2012年(2)
分类: LINUX
2012-05-31 13:20:28
在2.6.21内核之前,时钟中断是周期的,即以HZ为频率,系统总是被动的接受时钟中断,然后运行中断处理程序。如果实在没有任务可以运行,那么就执行idle,这也许也算一种创意,可 是时钟中断还是会周期性的打破idle,然后查询有没有需要做的事情,如果没有继续idle
以往的进程在特定的固定时间片内运行,时钟的定时中断提供了时间片的监督工作,一切显得十分和谐,可是系统内核本身就是没有主权,一切都在硬件的安排下进行。
随后的2.6.22以后,nohz才出现,nohz其实就是动态设置下一次的中断时间而不是使用系统无条件的默认的HZ中断。
这样cfs调度器,再也不用受制于底层的时钟以及时间片分配特性,linux可以动态设置时间片长短,按照自己的方式来进行调度。
nohz其实就是托了抽象出来的clocksource和 clock_event_device的福,clocksource和 clock_event_device,这两个结构体就是时钟以及时钟行为的抽象。
先熟悉两个数据结构
struct timer_list :软件时钟,记录了软件时钟的到期时间以及到期后要执行的操作。

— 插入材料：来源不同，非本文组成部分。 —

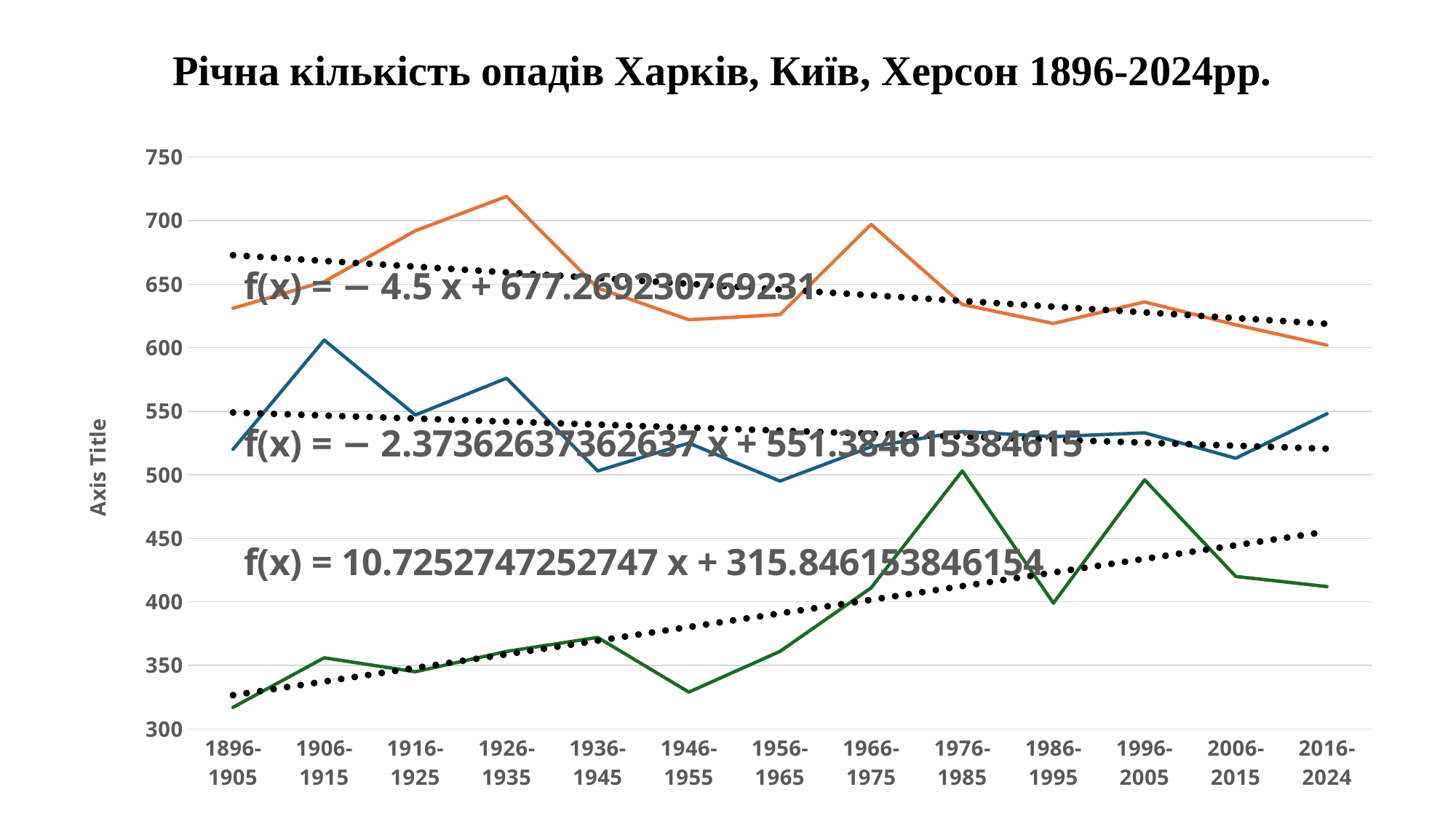
Is the value of the orange line for 1926-1935 greater or less than 700? greater Which is larger for the orange line: the value for 1896-1905 or the value for 2016-2024? 1896-1905 In which period does the orange line reach its highest value? 1926-1935 What is the title of the chart? Річна кількість опадів Харків, Київ, Херсон 1896-2024рр. Does the green line rise or fall overall from 1896-1905 to 2016-2024? rise How many solid data lines are plotted on the chart? 3 Is the value of the blue line for 1896-1905 greater or less than 550? less How many time periods are shown along the x axis? 13 Does the orange line rise or fall overall from 1896-1905 to 2016-2024? fall What kind of chart is shown on the slide? line chart Is the value of the green line for 1896-1905 greater or less than 350? less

struct tvec_base :用于组织、管理软件时钟的结构。在 SMP 系统中,每个 CPU 有一个。
struct timer_list {
struct list_head entry; //所在的链表
unsigned long expires; //到期时间,以 tick 为单位
void (*function)(unsigned long); //回调函数,到期后执行的操作
unsigned long data; //回调函数的参数
struct tvec_t_base_s *base; //记录该软件时钟所在的 struct tvec_base 变量
#ifdef CONFIG_TIMER_STATS
void *start_site;
char start_comm[16];
int start_pid;
#endif
};
struct tvec_t_base_s {
spinlock_t lock;
struct timer_list *running_timer; //正在处理的软件时钟
unsigned long timer_jiffies; //当前正在处理的软件时钟到期时间
tvec_root_t tv1; //保存了到期时间从 timer_jiffies 到 timer_jiffies + 2的8次方 之间(包括边缘值)的所有软件时钟
tvec_t tv2; //保存了到期时间从 timer_jiffies + 2的8次方 到 timer_jiffies + 2的14次方 之间(包括边缘值)的 所有软件时钟
tvec_t tv3; //14~20
tvec_t tv4; //20~26
tvec_t tv5; //26~32
} ____cacheline_aligned;
typedef struct tvec_t_base_s tvec_base_t;
//下面开始跟踪内核中timer的代码,内核版本2.6.24
/*
* This function runs timers and the timer-tq in bottom half context.
*/
static void run_timer_softirq(struct softirq_action *h) //定时器中断下半部
{
tvec_base_t *base = __get_cpu_var(tvec_bases); //取得CPU的tvec_base_t结构数据
hrtimer_run_queues(); //这里有机会切换到nohz或者hres
if (time_after_eq(jiffies, base->timer_jiffies)) //如果当前jiffies >= 定时器到期base->timer_jiffies
__run_timers(base); //运行定时器回调函数
}
/*
* Called from timer softirq every jiffy, expire hrtimers:
*
* For HRT its the fall back code to run the softirq in the timer
* softirq context in case the hrtimer initialization failed or has
* not been done yet.
*/
void hrtimer_run_queues(void)
{
struct hrtimer_cpu_base *cpu_base = &__get_cpu_var(hrtimer_bases);
int i;
if (hrtimer_hres_active())
return;
/*
* This _is_ ugly: We have to check in the softirq context,
* whether we can switch to highres and / or nohz mode. The
* clocksource switch happens in the timer interrupt with
* xtime_lock held. Notification from there only sets the
* check bit in the tick_oneshot code, otherwise we might
* deadlock vs. xtime_lock.
*/
if (tick_check_oneshot_change(!hrtimer_is_hres_enabled())) //这个if判断就是具体切换到hres或者nohz的代码
if (hrtimer_switch_to_hres())
return;
hrtimer_get_softirq_time(cpu_base);
for (i = 0; i < HRTIMER_MAX_CLOCK_BASES; i++)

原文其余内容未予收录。